Copy each of the following rows word for word.

Spatial relation data:
++++++++++++++++++++

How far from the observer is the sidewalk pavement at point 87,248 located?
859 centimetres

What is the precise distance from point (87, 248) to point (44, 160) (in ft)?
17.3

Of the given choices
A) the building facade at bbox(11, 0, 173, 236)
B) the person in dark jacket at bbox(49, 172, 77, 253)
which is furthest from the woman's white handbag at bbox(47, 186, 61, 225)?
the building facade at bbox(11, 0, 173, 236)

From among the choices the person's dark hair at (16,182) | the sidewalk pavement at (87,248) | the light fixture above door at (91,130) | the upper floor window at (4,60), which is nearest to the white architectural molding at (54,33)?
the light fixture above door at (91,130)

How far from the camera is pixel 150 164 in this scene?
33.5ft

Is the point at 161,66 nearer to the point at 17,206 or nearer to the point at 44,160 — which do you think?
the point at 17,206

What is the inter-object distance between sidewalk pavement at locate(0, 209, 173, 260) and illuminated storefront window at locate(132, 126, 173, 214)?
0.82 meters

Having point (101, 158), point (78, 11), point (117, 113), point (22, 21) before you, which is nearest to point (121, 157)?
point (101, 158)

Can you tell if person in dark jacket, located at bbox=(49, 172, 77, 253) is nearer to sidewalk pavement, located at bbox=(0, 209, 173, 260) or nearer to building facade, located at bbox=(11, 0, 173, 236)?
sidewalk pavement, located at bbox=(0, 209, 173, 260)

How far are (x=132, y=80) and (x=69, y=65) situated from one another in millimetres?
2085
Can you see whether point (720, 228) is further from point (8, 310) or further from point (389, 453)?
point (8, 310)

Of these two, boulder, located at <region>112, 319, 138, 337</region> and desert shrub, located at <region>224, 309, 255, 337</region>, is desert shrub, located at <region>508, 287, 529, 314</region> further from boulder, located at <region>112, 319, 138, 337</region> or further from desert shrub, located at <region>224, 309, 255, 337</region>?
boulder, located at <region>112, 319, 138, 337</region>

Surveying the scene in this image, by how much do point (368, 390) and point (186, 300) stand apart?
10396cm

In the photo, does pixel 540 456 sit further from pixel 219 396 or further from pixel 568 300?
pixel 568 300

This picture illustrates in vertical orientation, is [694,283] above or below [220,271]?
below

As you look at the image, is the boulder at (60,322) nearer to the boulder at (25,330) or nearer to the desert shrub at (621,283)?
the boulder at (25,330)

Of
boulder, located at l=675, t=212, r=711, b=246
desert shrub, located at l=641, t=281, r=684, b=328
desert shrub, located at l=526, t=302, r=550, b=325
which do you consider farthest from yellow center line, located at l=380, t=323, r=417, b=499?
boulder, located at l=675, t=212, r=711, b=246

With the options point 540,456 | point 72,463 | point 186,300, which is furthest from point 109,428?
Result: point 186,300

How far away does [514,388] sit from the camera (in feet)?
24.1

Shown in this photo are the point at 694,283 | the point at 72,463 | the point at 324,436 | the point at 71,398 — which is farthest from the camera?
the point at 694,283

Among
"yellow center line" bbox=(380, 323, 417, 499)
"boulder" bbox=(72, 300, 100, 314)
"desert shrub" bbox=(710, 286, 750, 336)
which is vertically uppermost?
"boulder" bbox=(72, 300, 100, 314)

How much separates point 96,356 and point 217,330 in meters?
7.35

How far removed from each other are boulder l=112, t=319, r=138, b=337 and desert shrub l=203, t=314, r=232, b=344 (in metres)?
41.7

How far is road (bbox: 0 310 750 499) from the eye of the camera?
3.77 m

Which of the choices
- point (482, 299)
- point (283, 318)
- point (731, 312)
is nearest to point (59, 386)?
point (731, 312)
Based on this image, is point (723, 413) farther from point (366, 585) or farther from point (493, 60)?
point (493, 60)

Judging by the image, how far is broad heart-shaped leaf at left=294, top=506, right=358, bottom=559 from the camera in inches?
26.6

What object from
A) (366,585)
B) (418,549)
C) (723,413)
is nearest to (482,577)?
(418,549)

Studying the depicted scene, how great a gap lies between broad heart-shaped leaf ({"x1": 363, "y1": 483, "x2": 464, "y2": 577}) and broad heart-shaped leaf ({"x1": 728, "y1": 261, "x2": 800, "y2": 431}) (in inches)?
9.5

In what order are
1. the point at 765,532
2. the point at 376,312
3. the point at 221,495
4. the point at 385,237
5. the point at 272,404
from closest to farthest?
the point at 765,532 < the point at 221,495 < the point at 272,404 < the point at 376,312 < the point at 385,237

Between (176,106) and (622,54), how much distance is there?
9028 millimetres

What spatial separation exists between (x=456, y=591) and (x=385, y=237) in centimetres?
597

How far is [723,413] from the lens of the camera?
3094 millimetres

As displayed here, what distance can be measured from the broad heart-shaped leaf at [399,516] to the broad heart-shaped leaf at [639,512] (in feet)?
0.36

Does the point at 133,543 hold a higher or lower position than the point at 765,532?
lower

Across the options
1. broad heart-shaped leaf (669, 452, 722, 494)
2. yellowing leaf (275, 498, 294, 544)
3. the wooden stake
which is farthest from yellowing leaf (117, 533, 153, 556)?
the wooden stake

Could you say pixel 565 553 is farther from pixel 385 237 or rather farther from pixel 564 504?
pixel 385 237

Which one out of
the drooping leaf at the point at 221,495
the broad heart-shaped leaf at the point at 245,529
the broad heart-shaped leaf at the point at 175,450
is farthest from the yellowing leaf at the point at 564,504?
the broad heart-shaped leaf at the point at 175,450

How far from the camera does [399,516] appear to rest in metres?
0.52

++++++++++++++++++++

RESULT FOR THIS TASK.
How far from the observer is the sidewalk pavement at point 87,248 located?
859 centimetres

What is the precise distance from point (87, 248) to point (44, 160) (in ft)?
17.3

Of the given choices
A) the building facade at bbox(11, 0, 173, 236)
B) the person in dark jacket at bbox(49, 172, 77, 253)
which is furthest from the woman's white handbag at bbox(47, 186, 61, 225)?
the building facade at bbox(11, 0, 173, 236)

From among the choices the person's dark hair at (16,182) | the sidewalk pavement at (87,248) | the light fixture above door at (91,130) | the upper floor window at (4,60), which is nearest to the white architectural molding at (54,33)?
the light fixture above door at (91,130)

How far from the camera is pixel 150 164 in this scene?
33.5ft

Is the point at 161,66 nearer to the point at 17,206 or nearer to the point at 44,160 — which do you think?
the point at 17,206

What is the inter-object distance between sidewalk pavement at locate(0, 209, 173, 260) and illuminated storefront window at locate(132, 126, 173, 214)?
0.82 meters

Having point (101, 158), point (78, 11), point (117, 113), point (22, 21) before you, which is nearest to point (121, 157)?
point (101, 158)

Can you tell if person in dark jacket, located at bbox=(49, 172, 77, 253) is nearer to sidewalk pavement, located at bbox=(0, 209, 173, 260) or nearer to building facade, located at bbox=(11, 0, 173, 236)?
sidewalk pavement, located at bbox=(0, 209, 173, 260)

How far are (x=132, y=80) and (x=69, y=65) situated from one another in millimetres?
2085
Can you see whether point (720, 228) is further from point (8, 310) or further from point (389, 453)?
point (8, 310)

Of these two, boulder, located at <region>112, 319, 138, 337</region> and desert shrub, located at <region>224, 309, 255, 337</region>, is desert shrub, located at <region>508, 287, 529, 314</region> further from boulder, located at <region>112, 319, 138, 337</region> or further from desert shrub, located at <region>224, 309, 255, 337</region>?
boulder, located at <region>112, 319, 138, 337</region>

Surveying the scene in this image, by how much do point (368, 390) and point (186, 300) stand apart?
10396cm

In the photo, does pixel 540 456 sit further from pixel 219 396 or further from pixel 568 300?
pixel 568 300

This picture illustrates in vertical orientation, is [694,283] above or below [220,271]?
below

As you look at the image, is the boulder at (60,322) nearer to the boulder at (25,330) or nearer to the desert shrub at (621,283)?
the boulder at (25,330)

Of
boulder, located at l=675, t=212, r=711, b=246
desert shrub, located at l=641, t=281, r=684, b=328
desert shrub, located at l=526, t=302, r=550, b=325
which do you consider farthest from yellow center line, located at l=380, t=323, r=417, b=499?
boulder, located at l=675, t=212, r=711, b=246

With the options point 540,456 | point 72,463 | point 186,300, which is furthest from point 109,428?
Result: point 186,300

How far away does [514,388] sit from the camera (in feet)?
24.1

Shown in this photo are the point at 694,283 | the point at 72,463 | the point at 324,436 | the point at 71,398 — which is farthest from the camera?
the point at 694,283

Among
"yellow center line" bbox=(380, 323, 417, 499)
"boulder" bbox=(72, 300, 100, 314)
"desert shrub" bbox=(710, 286, 750, 336)
which is vertically uppermost?
"boulder" bbox=(72, 300, 100, 314)

How much separates point 96,356 and point 217,330 in meters?
7.35

How far removed from each other are boulder l=112, t=319, r=138, b=337 and desert shrub l=203, t=314, r=232, b=344 (in metres)?
41.7

How far is road (bbox: 0 310 750 499) from the eye of the camera?
3.77 m

Which of the choices
- point (482, 299)
- point (283, 318)
- point (731, 312)
is nearest to point (59, 386)?
point (731, 312)
Based on this image, is point (723, 413) farther from point (366, 585) or farther from point (493, 60)?
point (493, 60)

Judging by the image, how far is broad heart-shaped leaf at left=294, top=506, right=358, bottom=559 from the camera in inches?
26.6

What object from
A) (366,585)
B) (418,549)
C) (723,413)
is nearest to (482,577)?
(418,549)

Studying the depicted scene, how great a gap lies between broad heart-shaped leaf ({"x1": 363, "y1": 483, "x2": 464, "y2": 577}) and broad heart-shaped leaf ({"x1": 728, "y1": 261, "x2": 800, "y2": 431}) (in inches)?
9.5

In what order are
1. the point at 765,532
2. the point at 376,312
3. the point at 221,495
4. the point at 385,237
5. the point at 272,404
from closest to farthest?
the point at 765,532 < the point at 221,495 < the point at 272,404 < the point at 376,312 < the point at 385,237

Between (176,106) and (622,54), how much distance is there?
9028 millimetres

What spatial separation exists between (x=456, y=591) and (x=385, y=237) in centimetres?
597

How far is [723,413] from the lens of the camera?
3094 millimetres

As displayed here, what distance can be measured from the broad heart-shaped leaf at [399,516] to the broad heart-shaped leaf at [639,512] (in feet)?
0.36

Does the point at 133,543 hold a higher or lower position than the point at 765,532?
lower

Across the options
1. broad heart-shaped leaf (669, 452, 722, 494)
2. yellowing leaf (275, 498, 294, 544)
3. the wooden stake
which is farthest from yellowing leaf (117, 533, 153, 556)?
the wooden stake

Could you say pixel 565 553 is farther from pixel 385 237 or rather farther from pixel 564 504?
pixel 385 237

Which one out of
the drooping leaf at the point at 221,495
the broad heart-shaped leaf at the point at 245,529
the broad heart-shaped leaf at the point at 175,450
is farthest from the yellowing leaf at the point at 564,504?
the broad heart-shaped leaf at the point at 175,450

How far from the camera does [399,516] appear to rest in metres?
0.52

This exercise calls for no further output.